What shall we offer the Mother of the Word if not our words? Like rejoices in like and in what it loves. Thus, then, making a start and loosening the reins of my discourse, I may send it forth as a charger ready equipped for the race. But do Thou, O Word of God, be my helper and auxiliary, and speak wisdom to my unwisdom. By Thy word make my path clear, and direct my course according to Thy good pleasure, which is the end of all wisdom and discernment.
To-day the holy Virgin of Virgins is presented in the heavenly temple. Virginity in her was so strong as to be a consuming fire. It is forfeited in every case by child-birth. But she is ever a virgin, before the event, in the birth itself, and afterwards. To-day the sacred and living ark of the living God, who conceived her Creator Himself, takes up her abode in the temple of God, not made by hands. David, her  forefather,* rejoices. Angels and Archangels are in jubilation, Powers exult, Principalities and Dominations, Virtues and Thrones are in gladness: Cherubim and Seraphim magnify God. Not the least of their Praise is it to refer praise to the Mother of glory. To-day the holy dove, the pure and guileless soul, sanctified by the Holy Spirit, putting off the ark of her body, the life-giving receptacle of Our Lord, found rest to the soles of her feet, taking her flight to the spiritual world, and dwelling securely in the sinless country above. To-day the Eden of the new Adam receives the true paradise, in which sin is remitted and the tree of life growl, and our nakedness is covered. For we are no longer naked and uncovered, and unable to bear the splendour of the divine likeness. Strengthened with the abundant grace of the Spirit, we shall no longer betray our nakedness in the words: "I have Put off my garment, how shall I put it on?" The serpent, by whose deceitful promise we were likened to brute beasts, did not enter into this paradise. He, the only begotten Son of God, God himself, of the same substance as the Father, took His  human nature of the pure Virgin. Being constituted a man, He made mortality immortal, and was clothed as a man. Putting aside corruption, He was indued with the incorruptibility of the Godhead.

* _WORK TO DO_
(1) Please return the passage of the homily on the Virgin starting with "What shall we" and going on through "wisdom and discernment.".
(2) Resume the homily on the Virgin from the point where it stops.
The rows after the homily on the Virgin aren't needed for anything here.

* _EXTRACTED MATERIAL_
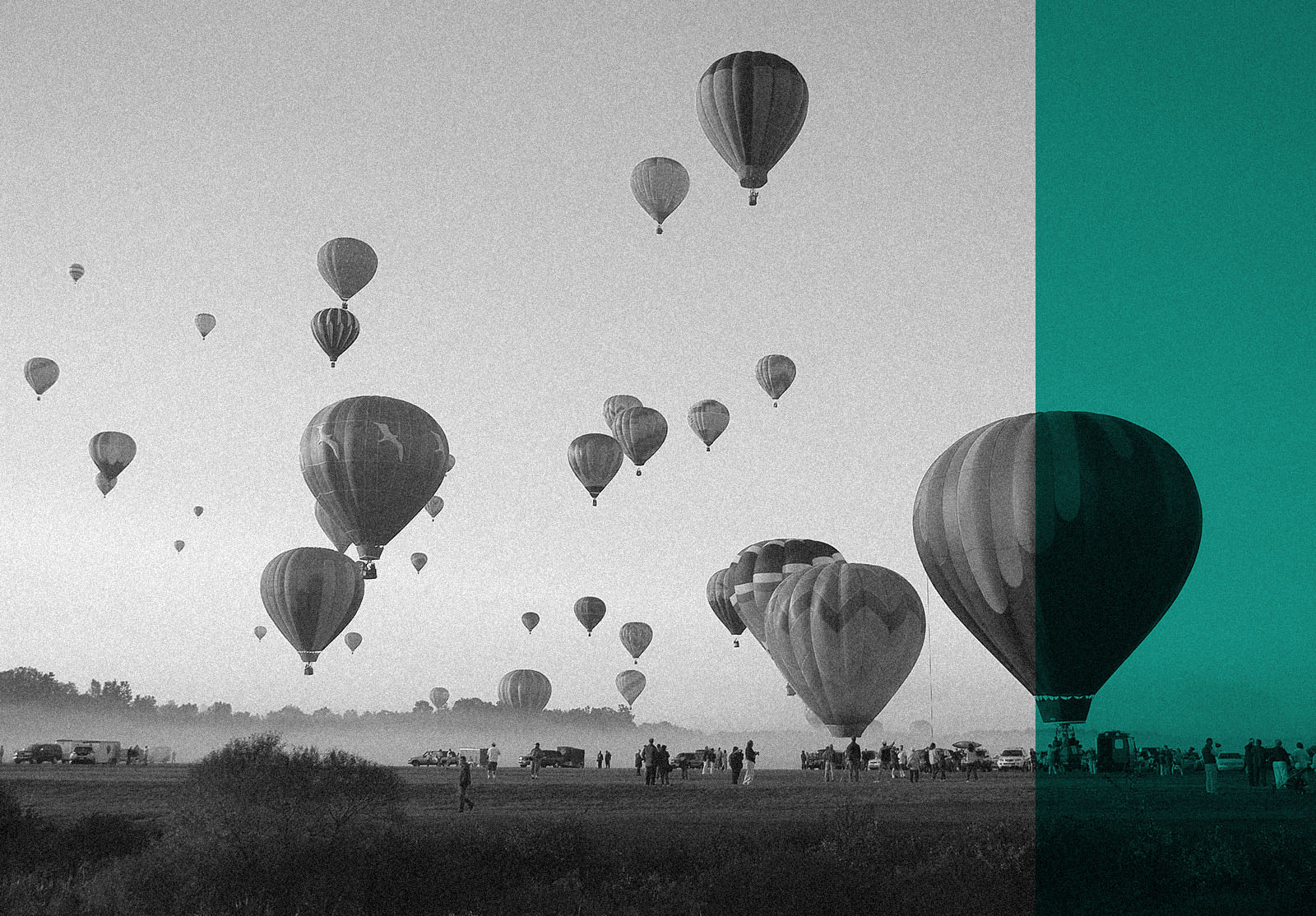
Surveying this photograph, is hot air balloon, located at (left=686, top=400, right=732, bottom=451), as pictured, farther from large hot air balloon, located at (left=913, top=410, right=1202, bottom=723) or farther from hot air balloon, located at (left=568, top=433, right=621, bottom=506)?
large hot air balloon, located at (left=913, top=410, right=1202, bottom=723)

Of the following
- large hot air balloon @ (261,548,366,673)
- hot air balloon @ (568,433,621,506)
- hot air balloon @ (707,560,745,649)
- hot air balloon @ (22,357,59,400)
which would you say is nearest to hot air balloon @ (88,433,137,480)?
hot air balloon @ (22,357,59,400)

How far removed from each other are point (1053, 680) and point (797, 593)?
1217 cm

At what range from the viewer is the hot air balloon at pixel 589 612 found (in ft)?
206

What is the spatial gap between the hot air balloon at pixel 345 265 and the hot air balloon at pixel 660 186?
29.9 feet

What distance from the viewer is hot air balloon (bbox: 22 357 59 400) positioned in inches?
2064

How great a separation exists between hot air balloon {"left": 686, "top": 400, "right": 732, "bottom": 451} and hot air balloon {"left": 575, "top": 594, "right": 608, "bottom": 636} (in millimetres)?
15555

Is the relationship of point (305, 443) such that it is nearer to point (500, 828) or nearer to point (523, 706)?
point (500, 828)

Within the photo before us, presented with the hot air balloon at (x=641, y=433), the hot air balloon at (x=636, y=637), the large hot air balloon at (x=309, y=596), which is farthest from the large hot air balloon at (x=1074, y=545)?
the hot air balloon at (x=636, y=637)

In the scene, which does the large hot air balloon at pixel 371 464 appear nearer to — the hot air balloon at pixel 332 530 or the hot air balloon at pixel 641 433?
the hot air balloon at pixel 332 530

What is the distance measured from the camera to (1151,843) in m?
24.5

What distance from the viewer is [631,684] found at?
7175 cm

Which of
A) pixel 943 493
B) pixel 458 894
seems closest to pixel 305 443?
pixel 458 894

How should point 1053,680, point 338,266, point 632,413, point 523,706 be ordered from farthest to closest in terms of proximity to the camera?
1. point 523,706
2. point 632,413
3. point 338,266
4. point 1053,680

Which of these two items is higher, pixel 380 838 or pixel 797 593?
pixel 797 593
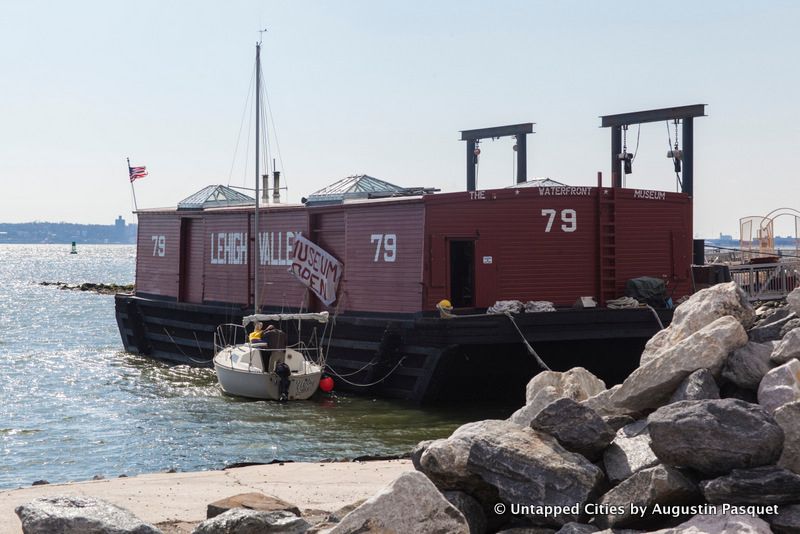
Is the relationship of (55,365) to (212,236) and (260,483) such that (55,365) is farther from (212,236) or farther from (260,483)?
(260,483)

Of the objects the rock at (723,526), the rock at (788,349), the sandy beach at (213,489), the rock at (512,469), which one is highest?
the rock at (788,349)

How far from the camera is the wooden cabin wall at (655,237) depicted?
25.4 m

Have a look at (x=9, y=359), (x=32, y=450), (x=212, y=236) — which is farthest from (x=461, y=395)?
(x=9, y=359)

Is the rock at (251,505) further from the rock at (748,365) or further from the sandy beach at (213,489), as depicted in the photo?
the rock at (748,365)

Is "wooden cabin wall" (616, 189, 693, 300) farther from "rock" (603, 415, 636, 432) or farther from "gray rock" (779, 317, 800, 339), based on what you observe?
"rock" (603, 415, 636, 432)

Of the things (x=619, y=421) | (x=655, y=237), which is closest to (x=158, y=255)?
(x=655, y=237)

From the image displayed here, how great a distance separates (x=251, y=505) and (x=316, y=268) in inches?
666

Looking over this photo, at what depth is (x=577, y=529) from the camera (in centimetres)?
914

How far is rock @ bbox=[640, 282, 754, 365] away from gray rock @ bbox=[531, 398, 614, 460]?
6.02 feet

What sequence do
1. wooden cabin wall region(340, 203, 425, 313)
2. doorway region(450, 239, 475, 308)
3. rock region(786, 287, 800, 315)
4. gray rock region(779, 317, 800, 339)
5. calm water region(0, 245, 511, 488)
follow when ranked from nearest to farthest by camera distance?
1. gray rock region(779, 317, 800, 339)
2. rock region(786, 287, 800, 315)
3. calm water region(0, 245, 511, 488)
4. wooden cabin wall region(340, 203, 425, 313)
5. doorway region(450, 239, 475, 308)

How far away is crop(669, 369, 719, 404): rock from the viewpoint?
10.6 metres

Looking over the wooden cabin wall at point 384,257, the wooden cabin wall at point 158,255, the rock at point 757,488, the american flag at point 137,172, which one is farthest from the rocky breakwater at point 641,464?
the american flag at point 137,172

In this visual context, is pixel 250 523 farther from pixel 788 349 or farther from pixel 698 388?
pixel 788 349

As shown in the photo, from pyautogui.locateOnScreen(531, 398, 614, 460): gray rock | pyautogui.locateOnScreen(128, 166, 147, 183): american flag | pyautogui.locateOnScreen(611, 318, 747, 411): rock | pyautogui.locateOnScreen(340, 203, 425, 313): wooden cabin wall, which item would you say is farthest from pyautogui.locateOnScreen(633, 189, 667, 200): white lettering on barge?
pyautogui.locateOnScreen(128, 166, 147, 183): american flag
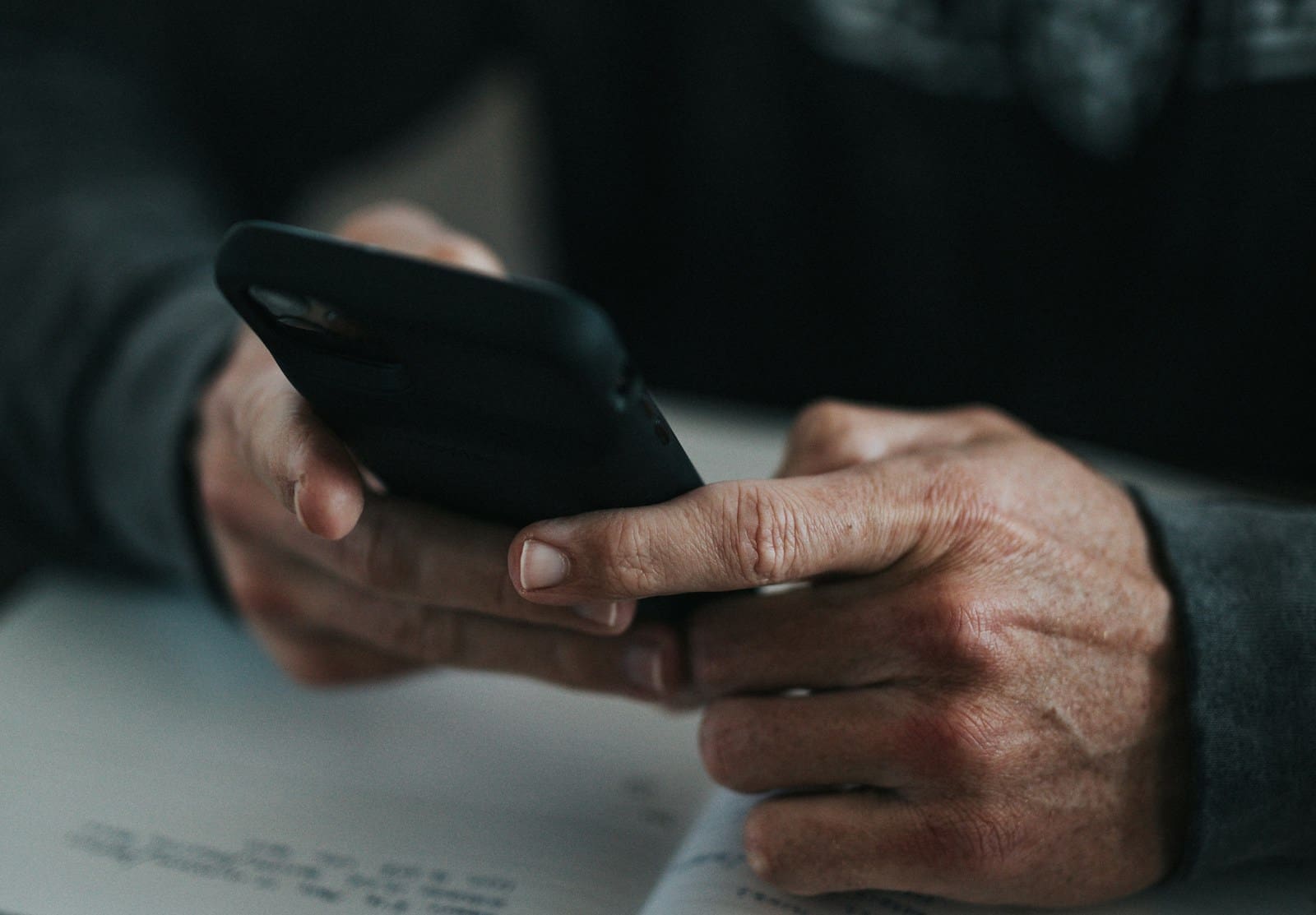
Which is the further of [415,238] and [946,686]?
[415,238]

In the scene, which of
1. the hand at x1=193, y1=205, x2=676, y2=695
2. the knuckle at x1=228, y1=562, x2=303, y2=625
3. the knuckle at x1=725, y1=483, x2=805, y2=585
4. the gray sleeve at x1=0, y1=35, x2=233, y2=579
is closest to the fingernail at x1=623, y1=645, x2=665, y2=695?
the hand at x1=193, y1=205, x2=676, y2=695

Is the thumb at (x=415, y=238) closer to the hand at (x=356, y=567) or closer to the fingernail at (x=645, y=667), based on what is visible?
the hand at (x=356, y=567)

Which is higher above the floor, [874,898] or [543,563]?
[543,563]

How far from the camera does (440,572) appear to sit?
1.51ft

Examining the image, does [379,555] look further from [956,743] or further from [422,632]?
[956,743]

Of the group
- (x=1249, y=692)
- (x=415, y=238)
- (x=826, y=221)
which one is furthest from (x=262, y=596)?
(x=826, y=221)

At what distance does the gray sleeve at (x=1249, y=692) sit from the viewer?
409 mm

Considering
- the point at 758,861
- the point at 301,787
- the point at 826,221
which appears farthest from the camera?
the point at 826,221

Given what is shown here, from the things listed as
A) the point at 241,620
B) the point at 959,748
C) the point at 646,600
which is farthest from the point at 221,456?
the point at 959,748

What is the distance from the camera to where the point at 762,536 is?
1.25 ft

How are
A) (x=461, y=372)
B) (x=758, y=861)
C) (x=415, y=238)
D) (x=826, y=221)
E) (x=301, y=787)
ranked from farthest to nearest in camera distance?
(x=826, y=221)
(x=415, y=238)
(x=301, y=787)
(x=758, y=861)
(x=461, y=372)

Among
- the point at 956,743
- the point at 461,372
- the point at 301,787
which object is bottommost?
the point at 301,787

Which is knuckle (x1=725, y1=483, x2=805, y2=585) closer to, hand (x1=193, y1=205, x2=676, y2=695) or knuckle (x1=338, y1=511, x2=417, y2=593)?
hand (x1=193, y1=205, x2=676, y2=695)

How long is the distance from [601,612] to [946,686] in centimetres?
14
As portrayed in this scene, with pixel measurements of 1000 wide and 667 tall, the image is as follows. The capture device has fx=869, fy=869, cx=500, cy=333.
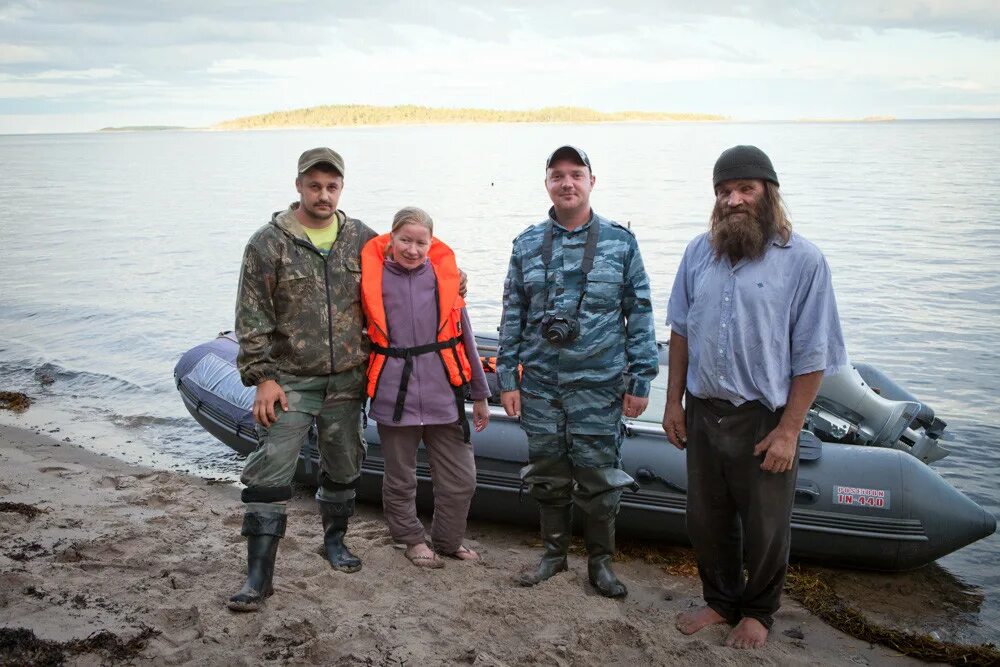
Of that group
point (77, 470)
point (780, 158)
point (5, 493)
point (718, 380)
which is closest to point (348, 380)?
point (718, 380)

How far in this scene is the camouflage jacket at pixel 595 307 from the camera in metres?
3.40

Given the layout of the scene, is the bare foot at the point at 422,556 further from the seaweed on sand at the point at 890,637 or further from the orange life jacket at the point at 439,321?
the seaweed on sand at the point at 890,637

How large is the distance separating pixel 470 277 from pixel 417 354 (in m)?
11.9

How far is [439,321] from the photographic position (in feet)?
11.9

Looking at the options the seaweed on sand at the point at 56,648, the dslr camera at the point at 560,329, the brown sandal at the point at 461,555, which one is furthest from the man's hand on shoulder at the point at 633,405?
the seaweed on sand at the point at 56,648

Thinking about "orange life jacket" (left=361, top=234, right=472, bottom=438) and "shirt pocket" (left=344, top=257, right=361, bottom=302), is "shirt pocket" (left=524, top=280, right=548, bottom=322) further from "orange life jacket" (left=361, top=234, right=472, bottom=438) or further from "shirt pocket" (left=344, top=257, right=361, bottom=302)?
"shirt pocket" (left=344, top=257, right=361, bottom=302)

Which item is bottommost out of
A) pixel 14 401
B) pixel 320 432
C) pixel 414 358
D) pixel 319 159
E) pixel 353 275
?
pixel 14 401

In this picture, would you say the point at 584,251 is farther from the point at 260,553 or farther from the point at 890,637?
the point at 890,637

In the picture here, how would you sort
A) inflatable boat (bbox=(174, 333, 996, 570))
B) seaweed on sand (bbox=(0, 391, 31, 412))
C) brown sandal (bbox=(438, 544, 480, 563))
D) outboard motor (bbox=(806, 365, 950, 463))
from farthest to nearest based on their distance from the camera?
1. seaweed on sand (bbox=(0, 391, 31, 412))
2. outboard motor (bbox=(806, 365, 950, 463))
3. inflatable boat (bbox=(174, 333, 996, 570))
4. brown sandal (bbox=(438, 544, 480, 563))

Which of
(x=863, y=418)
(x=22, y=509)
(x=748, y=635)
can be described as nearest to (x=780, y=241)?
(x=748, y=635)

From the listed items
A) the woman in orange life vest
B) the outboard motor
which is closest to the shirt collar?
the woman in orange life vest

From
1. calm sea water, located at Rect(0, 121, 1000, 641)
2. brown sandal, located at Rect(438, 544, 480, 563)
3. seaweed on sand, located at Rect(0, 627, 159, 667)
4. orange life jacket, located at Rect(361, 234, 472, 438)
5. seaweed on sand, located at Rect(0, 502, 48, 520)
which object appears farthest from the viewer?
calm sea water, located at Rect(0, 121, 1000, 641)

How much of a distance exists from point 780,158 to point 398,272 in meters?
57.0

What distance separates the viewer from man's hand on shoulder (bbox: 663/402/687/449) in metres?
3.37
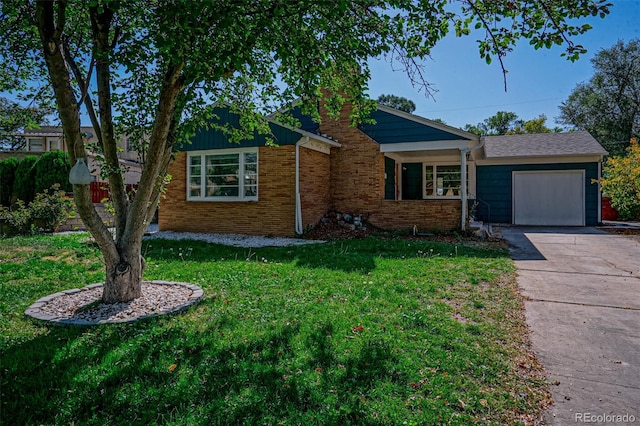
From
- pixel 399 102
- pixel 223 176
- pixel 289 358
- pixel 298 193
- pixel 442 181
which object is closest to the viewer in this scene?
pixel 289 358

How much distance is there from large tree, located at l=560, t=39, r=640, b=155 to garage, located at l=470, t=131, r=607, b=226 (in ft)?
45.7

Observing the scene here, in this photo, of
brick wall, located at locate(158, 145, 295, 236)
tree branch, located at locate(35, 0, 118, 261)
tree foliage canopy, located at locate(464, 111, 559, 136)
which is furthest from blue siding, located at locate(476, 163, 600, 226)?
tree foliage canopy, located at locate(464, 111, 559, 136)

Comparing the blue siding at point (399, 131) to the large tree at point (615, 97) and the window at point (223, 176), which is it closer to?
the window at point (223, 176)

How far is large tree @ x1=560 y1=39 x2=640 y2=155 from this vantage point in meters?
26.1

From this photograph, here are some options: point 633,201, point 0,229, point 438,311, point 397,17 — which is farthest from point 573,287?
point 0,229

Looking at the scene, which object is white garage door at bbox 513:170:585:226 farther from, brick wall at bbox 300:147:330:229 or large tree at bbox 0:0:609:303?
large tree at bbox 0:0:609:303

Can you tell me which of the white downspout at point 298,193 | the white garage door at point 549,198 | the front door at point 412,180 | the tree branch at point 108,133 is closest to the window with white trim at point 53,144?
the white downspout at point 298,193

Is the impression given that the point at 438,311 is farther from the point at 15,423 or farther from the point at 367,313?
the point at 15,423

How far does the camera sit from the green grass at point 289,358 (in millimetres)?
2357

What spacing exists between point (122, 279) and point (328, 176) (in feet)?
30.0

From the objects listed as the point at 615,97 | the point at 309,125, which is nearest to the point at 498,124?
the point at 615,97

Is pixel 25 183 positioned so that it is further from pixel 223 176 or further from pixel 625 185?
pixel 625 185

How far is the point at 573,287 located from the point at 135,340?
571cm

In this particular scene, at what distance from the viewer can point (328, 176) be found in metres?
12.9
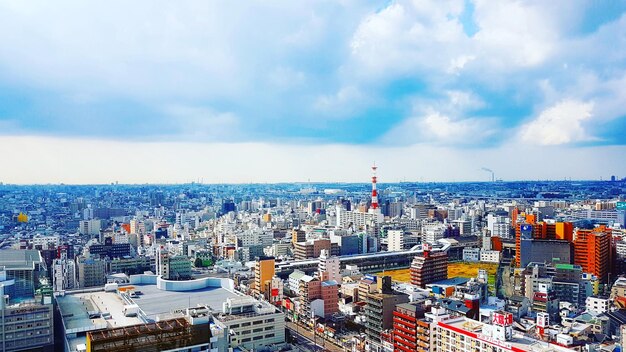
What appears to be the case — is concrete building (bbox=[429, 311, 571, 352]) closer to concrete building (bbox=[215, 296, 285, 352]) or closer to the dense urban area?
the dense urban area

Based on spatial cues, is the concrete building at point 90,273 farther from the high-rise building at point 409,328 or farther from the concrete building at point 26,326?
the high-rise building at point 409,328

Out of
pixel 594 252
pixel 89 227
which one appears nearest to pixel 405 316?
pixel 594 252

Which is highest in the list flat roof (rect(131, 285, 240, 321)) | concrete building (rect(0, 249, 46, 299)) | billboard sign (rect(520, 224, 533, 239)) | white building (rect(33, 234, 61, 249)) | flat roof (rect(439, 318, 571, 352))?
billboard sign (rect(520, 224, 533, 239))

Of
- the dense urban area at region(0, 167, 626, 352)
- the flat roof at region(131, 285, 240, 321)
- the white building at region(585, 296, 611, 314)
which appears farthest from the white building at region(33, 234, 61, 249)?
the white building at region(585, 296, 611, 314)

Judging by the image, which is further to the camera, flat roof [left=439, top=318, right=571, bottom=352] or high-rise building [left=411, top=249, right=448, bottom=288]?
high-rise building [left=411, top=249, right=448, bottom=288]

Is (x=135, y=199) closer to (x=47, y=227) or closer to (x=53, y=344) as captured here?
(x=47, y=227)

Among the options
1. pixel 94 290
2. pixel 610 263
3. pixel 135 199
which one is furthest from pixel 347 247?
pixel 135 199
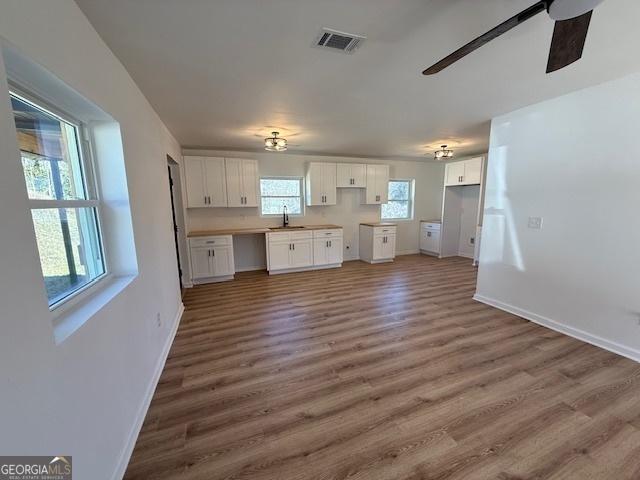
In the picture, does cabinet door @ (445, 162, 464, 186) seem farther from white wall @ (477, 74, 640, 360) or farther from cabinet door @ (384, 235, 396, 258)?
white wall @ (477, 74, 640, 360)

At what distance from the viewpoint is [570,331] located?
274 centimetres

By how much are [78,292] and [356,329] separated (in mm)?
2378

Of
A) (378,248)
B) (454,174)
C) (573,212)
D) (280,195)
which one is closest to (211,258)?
(280,195)

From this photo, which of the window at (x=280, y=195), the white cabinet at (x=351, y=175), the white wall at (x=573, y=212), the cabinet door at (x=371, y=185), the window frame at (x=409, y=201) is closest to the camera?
the white wall at (x=573, y=212)

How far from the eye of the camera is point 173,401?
1.90 m

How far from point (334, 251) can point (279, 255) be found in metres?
1.20

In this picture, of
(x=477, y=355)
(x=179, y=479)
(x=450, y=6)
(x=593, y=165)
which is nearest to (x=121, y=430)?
(x=179, y=479)

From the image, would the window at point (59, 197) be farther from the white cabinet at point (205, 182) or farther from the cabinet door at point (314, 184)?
the cabinet door at point (314, 184)

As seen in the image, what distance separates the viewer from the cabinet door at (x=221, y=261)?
469 centimetres

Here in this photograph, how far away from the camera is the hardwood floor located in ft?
4.69

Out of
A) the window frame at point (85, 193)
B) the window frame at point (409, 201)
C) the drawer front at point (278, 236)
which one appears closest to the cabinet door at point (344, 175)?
the window frame at point (409, 201)

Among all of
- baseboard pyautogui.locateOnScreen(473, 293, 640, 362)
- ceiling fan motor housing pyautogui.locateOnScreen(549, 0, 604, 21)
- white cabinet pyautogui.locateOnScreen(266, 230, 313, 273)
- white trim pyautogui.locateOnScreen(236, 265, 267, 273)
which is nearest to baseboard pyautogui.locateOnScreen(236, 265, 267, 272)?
white trim pyautogui.locateOnScreen(236, 265, 267, 273)

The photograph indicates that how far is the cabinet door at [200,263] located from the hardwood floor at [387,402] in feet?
4.93

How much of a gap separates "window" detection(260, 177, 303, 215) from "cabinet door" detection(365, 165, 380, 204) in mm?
1551
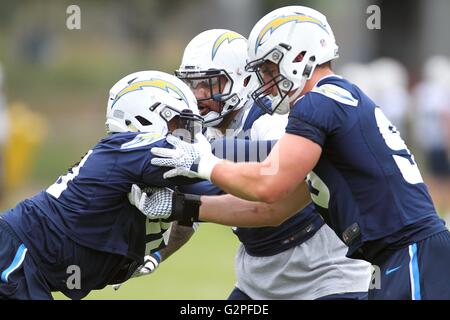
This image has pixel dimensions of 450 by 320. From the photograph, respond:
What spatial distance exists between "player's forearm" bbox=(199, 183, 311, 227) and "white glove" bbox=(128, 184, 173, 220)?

* _EXPECTED ANSWERS_
(1)
What shall we offer the Mother of the Word if not our words? Like rejoices in like and in what it loves. Thus, then, making a start and loosening the reins of my discourse, I may send it forth as a charger ready equipped for the race. But do Thou, O Word of God, be my helper and auxiliary, and speak wisdom to my unwisdom. By Thy word make my path clear, and direct my course according to Thy good pleasure, which is the end of all wisdom and discernment.

(2)
To-day the spotless Virgin, untouched by earthly affections, and all heavenly in her thoughts, was not dissolved in earth, but truly entering heaven, dwells in the heavenly tabernacles. Who would be wrong to call her heaven, unless indeed he truly said that she is greater than heaven in surpassing dignity? The Lord and Creator of heaven, the Architect of all things beneath the earth and above, of creation, visible and invisible, Who is not circumvented by place (if that which surrounds things is rightly termed place), created Himself, without human co-operation, an Infant in her. He made her a rich treasure-house of His all-pervading and alone uncircumscribed Godhead, subsisting entirely in her without passion, remaining entire in His universality and Himself uncircumscribed. To-day the life-giving treasury and abyss of charity (I know not how to trust my lips to speak of it) is hidden in immortal death. She meets it  without fear, who conceived death's destroyer, if indeed we may call her holy and vivifying departure by the name of death. For how could she, who brought life to all, be under the dominion of death ? But she obeys the law of her own Son, and inherits this chastisement as a daughter of the first Adam, since her Son, who is the life, did not refuse it. As the Mother of the living God, she goes through death to Him. For if God said: "Unless the first man put out his hand to take and taste of the tree of life, he shall live for ever," how shall she, who received the Life Himself, without beginning or end, or finite vicissitudes, not live for ever.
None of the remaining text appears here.